Crashing on mobile is unacceptable, though - I'm no fool, I know that the majority of people will access websites for the first time on their phones and tablets, and not many will migrate to their PC. Even accounting for audience selection, how many people are really going to reopen the website on their computer after it crashes on their phone?

Anyway, I'm trying to get around this by experimenting with react-force-graph-2d, which solves all of the aforementioned problems:

  • it is very much open-source, through and through
  • customisation of node rendering is not just supported, it's encouraged (e.g. you have to set up textual rendering yourself)
  • its bundle size is significantly smaller, allowing the final bundle to easily compress to sub-200kB
  • it doesn't crash on iOS!

Nothing's straightforward in this life, though, and it brings its own set of problems:

  • it does not handle resizing of the graph well, which plays poorly with my sidebar
  • it mutates the rendered data in-place, which is extremely bad for the integrity of the data and for how React works
  • the performance is worse, especially during the warm-up phase where it's running the force simulation
  • getting the actual graph to look as good as the tuned Cosmograph I had - in terms of node spacing and legibility - has proven to be a challenge:

genresin.space with react-force-graph-2d

vs today's Cosmograph-based solution:

genresin.space with Cosmograph

Still, the experiment is ongoing, and I must admit I enjoy the curved connections. I'll try for a bit longer to get it working, and if I can't, I'll just stick with Cosmograph and figure out another workaround for iOS. Could always degrade the experience into encyclopedia mode and not show a graph at all...

secret project

I am still working on my secret project, even if progress has been slower than I would have liked. It requires more creative ability than my week-long hot streak of four-hours-of-sleep-per-night was providing, and I've been distracted by other endeavours, as the above shows. Regardless, it is still high up on my priority list, and I am making good progress, including building custom tooling to help me plan things out.

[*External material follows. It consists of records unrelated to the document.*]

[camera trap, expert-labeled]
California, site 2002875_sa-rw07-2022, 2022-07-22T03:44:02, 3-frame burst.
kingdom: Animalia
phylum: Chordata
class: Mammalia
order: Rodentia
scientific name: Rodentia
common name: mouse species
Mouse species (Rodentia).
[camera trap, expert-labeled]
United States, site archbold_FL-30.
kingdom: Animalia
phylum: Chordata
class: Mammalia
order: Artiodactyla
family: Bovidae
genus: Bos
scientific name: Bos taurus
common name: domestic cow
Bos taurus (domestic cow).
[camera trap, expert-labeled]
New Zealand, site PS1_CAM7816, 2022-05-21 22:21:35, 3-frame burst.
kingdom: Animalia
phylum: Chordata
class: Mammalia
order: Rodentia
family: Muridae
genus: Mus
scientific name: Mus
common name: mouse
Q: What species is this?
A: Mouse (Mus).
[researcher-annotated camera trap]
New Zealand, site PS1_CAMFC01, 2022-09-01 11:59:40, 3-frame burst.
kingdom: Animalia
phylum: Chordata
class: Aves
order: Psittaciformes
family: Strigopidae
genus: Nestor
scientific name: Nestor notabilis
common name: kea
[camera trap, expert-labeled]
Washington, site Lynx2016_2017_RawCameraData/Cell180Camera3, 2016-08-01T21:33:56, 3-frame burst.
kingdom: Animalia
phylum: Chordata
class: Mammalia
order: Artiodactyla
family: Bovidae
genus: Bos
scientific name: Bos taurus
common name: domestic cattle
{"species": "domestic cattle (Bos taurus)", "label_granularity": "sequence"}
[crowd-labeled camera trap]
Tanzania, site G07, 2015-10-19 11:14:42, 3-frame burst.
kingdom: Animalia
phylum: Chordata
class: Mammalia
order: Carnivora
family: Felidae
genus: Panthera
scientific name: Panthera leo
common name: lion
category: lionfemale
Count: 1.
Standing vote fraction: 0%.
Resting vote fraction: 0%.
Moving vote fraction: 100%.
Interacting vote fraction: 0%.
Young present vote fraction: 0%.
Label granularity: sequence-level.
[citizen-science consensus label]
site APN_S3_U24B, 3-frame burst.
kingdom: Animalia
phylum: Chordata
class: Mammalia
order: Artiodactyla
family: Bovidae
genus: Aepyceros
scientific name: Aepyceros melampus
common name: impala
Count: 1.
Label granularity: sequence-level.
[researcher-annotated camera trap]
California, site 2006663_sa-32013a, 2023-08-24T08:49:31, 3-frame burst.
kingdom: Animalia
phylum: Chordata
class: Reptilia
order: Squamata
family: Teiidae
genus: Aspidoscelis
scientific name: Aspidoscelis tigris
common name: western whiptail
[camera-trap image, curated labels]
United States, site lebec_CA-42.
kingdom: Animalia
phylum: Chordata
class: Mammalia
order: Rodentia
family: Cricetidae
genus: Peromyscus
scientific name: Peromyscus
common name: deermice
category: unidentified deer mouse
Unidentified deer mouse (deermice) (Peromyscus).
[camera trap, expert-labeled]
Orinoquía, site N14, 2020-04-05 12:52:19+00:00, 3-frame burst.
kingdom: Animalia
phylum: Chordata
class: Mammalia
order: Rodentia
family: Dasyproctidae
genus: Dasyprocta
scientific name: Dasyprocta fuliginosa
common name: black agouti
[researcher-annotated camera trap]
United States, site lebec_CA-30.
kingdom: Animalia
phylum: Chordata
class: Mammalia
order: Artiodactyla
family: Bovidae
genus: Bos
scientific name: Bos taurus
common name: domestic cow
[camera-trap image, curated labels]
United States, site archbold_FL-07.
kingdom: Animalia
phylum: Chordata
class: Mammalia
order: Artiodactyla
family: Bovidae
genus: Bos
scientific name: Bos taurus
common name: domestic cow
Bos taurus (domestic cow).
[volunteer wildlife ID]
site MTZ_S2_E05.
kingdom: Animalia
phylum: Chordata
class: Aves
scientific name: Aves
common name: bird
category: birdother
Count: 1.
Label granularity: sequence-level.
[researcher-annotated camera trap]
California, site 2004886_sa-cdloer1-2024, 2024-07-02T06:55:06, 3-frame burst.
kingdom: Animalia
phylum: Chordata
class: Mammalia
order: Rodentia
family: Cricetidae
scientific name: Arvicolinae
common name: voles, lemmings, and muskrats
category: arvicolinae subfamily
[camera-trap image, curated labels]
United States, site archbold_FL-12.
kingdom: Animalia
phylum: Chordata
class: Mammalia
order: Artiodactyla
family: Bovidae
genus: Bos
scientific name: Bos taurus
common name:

The next step is to build out the framework for the actual project, and start producing content for it proper. Let's hope next week's update can be more substantial in that regard: otherwise, I am going to have a serious problem, and it will probably be resolved through more self-flagellation-adjacent productivity hacking.

reflection

As far as weeks go, it wasn't the worst, but it also did not live up to the expectations I had. I did not get as much done as I was hoping for, due to a variety of factors:

  • the heat is a genuine impediment to clear thinking
  • I replaced my Discord fix with Bluesky refreshing. Probably need to phase that out too.
  • the lack of sleep led to cumulative cognitive addling, which I was really beginning to feel after day 3 or 4
  • my focus was still split between projects, and while that works well with how I work and how my interests shift, it's not great for unbroken streaks of work

For the following week, I'll see what I can do to manage these factors; my current thinking involves finding an air-conditioned cafe, taking a laptop there, and null-routing any source of distractions. The problem, of course, is that I know how to overcome the obstacles I put in front of myself, and I fear that I would circumvent any such restrictions the second I had to wait for something with no sufficiently-productive task queued up.

With that being said, however, I actually did very well at avoiding Discord: the friction of having to start the app on desktop, and having to log back into mobile, was sufficient-enough disincentive to snap out of muscle memory and shut the app down before it could weave its tendrils through my poorly-defended membrane.

Upwards and onwards; this candle still has plenty to burn.